#### WHAT IS REQUIRED:
Scan the records below, and wherever a line has the word "moving", pull it out.

#### DATA SUPPLIED:
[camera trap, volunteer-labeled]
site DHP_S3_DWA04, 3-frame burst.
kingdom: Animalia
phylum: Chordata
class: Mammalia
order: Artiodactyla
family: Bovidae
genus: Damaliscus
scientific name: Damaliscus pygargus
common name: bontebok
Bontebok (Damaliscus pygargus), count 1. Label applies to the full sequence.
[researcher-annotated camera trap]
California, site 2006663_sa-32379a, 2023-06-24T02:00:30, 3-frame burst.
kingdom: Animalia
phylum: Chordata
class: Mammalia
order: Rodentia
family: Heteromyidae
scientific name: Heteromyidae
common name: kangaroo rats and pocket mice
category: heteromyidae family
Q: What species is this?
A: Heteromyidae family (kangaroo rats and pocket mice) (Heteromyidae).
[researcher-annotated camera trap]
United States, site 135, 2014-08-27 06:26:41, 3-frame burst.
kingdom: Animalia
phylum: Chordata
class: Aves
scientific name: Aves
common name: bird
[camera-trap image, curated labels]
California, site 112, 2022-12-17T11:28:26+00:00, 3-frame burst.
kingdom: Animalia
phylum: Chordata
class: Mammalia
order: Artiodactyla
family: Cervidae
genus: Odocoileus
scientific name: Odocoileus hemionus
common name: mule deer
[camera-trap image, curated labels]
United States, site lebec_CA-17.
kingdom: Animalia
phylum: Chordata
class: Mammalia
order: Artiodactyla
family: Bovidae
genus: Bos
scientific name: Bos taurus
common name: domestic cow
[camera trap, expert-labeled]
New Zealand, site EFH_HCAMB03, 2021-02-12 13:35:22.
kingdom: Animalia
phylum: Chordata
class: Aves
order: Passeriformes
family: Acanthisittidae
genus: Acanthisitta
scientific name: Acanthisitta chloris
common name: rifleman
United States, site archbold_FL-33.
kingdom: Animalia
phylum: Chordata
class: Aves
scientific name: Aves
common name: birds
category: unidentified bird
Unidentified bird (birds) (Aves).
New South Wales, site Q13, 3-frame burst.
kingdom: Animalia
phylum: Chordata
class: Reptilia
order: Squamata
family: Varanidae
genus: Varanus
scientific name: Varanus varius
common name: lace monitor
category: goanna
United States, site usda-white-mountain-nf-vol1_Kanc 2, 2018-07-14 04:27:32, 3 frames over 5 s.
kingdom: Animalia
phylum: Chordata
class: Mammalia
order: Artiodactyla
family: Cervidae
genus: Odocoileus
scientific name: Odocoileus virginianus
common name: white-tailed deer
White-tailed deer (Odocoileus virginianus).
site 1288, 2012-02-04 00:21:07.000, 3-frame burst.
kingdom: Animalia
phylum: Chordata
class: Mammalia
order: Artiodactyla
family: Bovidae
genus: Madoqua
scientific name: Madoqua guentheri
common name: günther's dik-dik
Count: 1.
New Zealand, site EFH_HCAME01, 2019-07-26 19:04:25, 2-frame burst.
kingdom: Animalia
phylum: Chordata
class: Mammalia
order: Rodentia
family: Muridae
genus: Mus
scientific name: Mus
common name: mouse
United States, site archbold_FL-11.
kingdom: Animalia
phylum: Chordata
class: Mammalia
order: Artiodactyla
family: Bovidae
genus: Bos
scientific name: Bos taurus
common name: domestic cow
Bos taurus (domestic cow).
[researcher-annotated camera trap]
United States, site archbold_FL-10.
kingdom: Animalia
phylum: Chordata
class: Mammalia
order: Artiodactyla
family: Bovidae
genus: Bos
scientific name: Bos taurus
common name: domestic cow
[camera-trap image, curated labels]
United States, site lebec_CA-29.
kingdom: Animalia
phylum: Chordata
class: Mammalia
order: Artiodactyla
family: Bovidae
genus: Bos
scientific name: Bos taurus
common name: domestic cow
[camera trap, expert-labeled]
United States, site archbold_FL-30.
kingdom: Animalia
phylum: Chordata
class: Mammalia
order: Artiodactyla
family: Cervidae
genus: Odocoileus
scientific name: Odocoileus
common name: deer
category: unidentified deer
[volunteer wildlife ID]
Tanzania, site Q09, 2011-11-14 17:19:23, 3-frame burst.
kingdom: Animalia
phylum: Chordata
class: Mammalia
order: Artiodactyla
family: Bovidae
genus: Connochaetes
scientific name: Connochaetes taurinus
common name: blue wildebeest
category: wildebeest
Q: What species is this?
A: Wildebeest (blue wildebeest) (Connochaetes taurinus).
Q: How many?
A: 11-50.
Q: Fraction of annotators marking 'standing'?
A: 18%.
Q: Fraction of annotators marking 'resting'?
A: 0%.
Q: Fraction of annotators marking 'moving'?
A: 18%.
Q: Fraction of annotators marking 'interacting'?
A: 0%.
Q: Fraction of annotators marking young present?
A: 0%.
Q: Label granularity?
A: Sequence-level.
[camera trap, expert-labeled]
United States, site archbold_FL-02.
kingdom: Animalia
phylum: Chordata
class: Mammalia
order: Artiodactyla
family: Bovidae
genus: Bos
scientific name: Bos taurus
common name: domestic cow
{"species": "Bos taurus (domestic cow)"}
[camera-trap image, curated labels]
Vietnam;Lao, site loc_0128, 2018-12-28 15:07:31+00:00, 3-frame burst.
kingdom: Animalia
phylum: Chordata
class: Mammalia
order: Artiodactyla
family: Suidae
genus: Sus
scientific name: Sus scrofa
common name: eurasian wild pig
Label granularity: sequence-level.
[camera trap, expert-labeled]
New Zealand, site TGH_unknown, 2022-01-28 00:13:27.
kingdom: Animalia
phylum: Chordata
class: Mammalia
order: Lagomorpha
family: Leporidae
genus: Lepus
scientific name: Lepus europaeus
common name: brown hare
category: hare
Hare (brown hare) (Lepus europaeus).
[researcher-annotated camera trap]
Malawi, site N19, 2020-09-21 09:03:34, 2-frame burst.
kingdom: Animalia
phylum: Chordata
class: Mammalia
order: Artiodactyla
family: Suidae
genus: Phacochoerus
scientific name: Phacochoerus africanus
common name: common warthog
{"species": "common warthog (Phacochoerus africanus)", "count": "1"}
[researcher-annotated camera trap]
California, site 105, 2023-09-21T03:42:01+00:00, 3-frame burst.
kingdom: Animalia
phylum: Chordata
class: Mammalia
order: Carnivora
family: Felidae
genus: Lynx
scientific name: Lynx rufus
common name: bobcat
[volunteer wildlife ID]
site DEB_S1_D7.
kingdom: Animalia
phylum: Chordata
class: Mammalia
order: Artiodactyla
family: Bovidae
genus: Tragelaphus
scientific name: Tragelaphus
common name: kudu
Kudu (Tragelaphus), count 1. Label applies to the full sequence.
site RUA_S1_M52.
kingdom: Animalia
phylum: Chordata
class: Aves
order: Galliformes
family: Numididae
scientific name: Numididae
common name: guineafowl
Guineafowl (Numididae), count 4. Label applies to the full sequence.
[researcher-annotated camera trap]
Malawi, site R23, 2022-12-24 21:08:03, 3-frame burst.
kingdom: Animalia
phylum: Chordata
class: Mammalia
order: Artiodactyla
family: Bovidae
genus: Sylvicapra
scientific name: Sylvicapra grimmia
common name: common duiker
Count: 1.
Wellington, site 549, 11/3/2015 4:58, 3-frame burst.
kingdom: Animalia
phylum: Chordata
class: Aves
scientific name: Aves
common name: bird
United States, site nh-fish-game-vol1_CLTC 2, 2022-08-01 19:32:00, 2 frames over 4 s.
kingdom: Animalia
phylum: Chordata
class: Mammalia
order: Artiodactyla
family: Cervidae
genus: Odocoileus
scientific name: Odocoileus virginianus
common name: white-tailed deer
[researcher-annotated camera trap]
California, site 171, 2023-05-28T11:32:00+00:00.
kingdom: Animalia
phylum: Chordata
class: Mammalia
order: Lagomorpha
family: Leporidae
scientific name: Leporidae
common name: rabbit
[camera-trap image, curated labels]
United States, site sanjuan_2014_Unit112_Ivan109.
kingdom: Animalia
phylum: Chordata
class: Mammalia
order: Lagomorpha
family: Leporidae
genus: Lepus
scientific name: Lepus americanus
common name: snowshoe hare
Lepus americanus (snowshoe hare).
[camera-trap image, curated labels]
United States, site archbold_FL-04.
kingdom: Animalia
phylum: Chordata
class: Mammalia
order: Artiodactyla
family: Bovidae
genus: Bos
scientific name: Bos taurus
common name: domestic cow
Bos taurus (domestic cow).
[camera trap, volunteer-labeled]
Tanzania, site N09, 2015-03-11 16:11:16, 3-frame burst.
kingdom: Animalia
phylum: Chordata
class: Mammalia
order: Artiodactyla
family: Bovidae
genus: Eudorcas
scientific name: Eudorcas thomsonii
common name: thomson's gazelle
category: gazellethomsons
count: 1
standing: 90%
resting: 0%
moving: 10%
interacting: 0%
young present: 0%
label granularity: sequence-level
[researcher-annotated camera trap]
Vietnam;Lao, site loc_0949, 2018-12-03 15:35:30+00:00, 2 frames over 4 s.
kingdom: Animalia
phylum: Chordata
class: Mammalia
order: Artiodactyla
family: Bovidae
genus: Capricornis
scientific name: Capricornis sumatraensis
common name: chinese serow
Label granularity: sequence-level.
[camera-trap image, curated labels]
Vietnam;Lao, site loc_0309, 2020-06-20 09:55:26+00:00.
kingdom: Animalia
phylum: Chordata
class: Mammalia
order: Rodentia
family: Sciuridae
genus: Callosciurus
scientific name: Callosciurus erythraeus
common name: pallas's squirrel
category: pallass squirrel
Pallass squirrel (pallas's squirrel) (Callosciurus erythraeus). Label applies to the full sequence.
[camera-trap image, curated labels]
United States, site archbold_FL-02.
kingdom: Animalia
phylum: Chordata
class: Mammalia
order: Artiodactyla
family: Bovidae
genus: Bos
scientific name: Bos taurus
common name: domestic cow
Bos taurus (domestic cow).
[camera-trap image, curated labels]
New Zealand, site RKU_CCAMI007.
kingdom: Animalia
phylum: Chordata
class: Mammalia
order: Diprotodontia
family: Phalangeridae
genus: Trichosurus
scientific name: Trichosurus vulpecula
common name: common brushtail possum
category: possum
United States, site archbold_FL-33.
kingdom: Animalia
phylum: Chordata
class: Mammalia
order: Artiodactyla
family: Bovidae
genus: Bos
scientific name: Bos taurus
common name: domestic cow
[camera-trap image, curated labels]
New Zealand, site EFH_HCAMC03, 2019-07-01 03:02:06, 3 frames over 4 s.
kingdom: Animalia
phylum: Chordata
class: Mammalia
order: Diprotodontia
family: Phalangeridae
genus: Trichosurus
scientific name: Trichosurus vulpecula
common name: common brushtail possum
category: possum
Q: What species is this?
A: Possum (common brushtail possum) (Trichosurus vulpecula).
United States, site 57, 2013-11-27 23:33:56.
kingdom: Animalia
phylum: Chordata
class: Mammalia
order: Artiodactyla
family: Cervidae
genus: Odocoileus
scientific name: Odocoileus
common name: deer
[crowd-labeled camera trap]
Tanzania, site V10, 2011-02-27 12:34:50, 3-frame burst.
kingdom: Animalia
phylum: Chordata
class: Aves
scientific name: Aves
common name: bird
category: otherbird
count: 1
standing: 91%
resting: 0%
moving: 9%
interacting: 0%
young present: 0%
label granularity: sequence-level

#### TASK SOLUTION:
Q: Fraction of annotators marking 'moving'?
moving: 10%
moving: 9%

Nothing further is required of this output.